The Act does not require the Secretary of State to consult any other parties except the National Assembly for Wales, the Department of Health, Social Services and Public Safety in Northern Ireland before declaring that special restrictions will apply to inter-country adoptions from a particular country. Pressure for a wider consultation to include potential adoptive parents and UK adoption agencies appear to have been ignored.
Section 12 provides for the making of regulations that would allow the Secretary of State to specify a step in relation to a particular country on the restricted list. The step would be the latest point at which the appropriate authority is involved in the processing of inter-country adoption applications. The explanatory notes to the Act give as an example the forwarding of a matching report from the foreign authority to the prospective adopters.
Charging for services
Section 13 of the Act gives the Secretary of State the power to charge a fee to adopters for services provided in relation to inter-country adoptions. This particular section was not included in the Draft Bill that was published for consultation. It was only introduced to the Bill upon its second reading in June 2005. The British Association for Adoption and Fostering (BAAF) was so concerned about this provision that it wrote to the government. BAAF's primary concern was that the additional financial burden on intercountry adopters may cause an increasing number of applicants to attempt to circumvent the procedures, thereby placing children at risk. This would defeat the objective of some of the other proposed changes in the Act which seek to make it harder to circumvent the current restrictions upon adopters bringing children into the UK.

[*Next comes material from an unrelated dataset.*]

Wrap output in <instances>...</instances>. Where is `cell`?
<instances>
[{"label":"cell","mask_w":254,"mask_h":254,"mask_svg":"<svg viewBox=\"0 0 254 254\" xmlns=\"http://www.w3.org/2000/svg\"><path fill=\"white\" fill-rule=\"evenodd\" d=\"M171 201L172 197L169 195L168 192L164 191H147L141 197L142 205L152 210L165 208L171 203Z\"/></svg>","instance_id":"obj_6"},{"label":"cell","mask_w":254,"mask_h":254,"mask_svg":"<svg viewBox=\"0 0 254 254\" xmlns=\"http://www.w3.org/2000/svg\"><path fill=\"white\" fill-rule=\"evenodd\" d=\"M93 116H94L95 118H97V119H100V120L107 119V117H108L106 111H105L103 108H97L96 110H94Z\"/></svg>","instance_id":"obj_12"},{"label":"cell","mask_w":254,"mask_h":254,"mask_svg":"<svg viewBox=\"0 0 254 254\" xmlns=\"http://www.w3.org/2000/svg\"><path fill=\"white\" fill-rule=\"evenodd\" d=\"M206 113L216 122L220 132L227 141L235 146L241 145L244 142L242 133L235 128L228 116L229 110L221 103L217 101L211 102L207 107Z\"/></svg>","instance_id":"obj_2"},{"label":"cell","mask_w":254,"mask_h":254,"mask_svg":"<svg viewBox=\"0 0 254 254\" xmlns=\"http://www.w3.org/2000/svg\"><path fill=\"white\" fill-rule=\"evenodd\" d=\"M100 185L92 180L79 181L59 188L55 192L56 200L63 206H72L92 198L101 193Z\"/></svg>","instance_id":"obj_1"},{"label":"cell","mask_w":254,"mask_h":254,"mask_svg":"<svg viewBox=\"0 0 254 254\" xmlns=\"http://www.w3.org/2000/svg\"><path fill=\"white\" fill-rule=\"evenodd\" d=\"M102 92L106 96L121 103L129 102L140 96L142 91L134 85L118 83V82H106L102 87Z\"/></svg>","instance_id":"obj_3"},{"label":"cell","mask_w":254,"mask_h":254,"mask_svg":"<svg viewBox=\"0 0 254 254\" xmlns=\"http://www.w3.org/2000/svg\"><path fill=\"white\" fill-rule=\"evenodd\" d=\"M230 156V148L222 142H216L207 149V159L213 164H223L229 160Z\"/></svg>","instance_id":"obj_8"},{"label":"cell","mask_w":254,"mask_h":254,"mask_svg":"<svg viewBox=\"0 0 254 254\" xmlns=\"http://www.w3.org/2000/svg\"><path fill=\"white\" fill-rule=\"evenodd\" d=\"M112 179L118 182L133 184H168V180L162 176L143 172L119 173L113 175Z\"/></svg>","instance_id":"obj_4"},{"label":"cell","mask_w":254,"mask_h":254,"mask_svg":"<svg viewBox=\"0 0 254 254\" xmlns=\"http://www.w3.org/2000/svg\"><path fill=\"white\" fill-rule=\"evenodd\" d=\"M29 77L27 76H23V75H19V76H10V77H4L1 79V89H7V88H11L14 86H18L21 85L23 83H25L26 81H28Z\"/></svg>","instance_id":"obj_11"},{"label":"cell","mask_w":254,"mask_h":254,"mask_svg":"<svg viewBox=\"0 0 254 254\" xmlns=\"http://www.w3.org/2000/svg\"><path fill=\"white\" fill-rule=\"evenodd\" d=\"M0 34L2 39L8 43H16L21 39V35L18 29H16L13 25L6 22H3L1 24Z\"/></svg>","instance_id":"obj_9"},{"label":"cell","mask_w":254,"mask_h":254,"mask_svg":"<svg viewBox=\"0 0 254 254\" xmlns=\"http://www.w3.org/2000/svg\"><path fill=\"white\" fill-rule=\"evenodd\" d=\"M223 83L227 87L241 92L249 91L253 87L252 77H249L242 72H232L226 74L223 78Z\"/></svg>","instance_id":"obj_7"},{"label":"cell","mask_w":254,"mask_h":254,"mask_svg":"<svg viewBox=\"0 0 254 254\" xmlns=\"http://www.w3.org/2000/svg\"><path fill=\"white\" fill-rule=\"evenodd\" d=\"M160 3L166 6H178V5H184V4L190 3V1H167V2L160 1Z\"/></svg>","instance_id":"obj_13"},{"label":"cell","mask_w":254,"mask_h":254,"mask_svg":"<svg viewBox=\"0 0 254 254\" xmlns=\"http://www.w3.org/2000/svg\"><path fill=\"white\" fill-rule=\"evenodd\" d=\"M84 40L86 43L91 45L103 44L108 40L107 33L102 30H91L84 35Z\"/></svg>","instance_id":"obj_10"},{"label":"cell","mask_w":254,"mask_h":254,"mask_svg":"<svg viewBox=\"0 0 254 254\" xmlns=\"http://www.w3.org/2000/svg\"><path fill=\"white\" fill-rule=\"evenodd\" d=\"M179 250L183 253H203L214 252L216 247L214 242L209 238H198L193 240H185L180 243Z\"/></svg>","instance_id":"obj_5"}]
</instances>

It will be for the Secretary of State (The Welsh Assembly for Wales) to determine how much to charge. It may be that the fee will be a single flat fee, or it may be a variety of different fees for differing cases. The fee charged will not be greater that the cost of providing the services to the prospective adopters. From the government's reply, it appears that the fees could be in the region of £800 to £1,000.
Further constraints
The remainder of the changes are contained within s 14 of the Act. Section 14(1) amends s 83 of the Adoption and Children Act 2002 by tightening the restrictions upon intercountry adopters bringing children into the UK. Currently, s 83 makes it an offence for a British resident to bring a child into the UK who had been adopted within a period of six months before entry unless certain requirements and conditions are satisfied. These conditions include that the adopter has been assessed and approved in accordance with regulations. Section 14(1) extends the time limit to 12 months.
Finally, s 14(3) excludes a child in respect of whom notice of intention to adopt has been served from the definition of a privately fostered child, thereby preventing local authorities undertaking two different sets of duties in respect of the same child.
What the Act does not establish is a National Intercountry Adoption Agency. Such a step would have brought the UK into line with most other Western states.
While the Act as a whole has received Royal Assent, none of the sections have come into force as yet.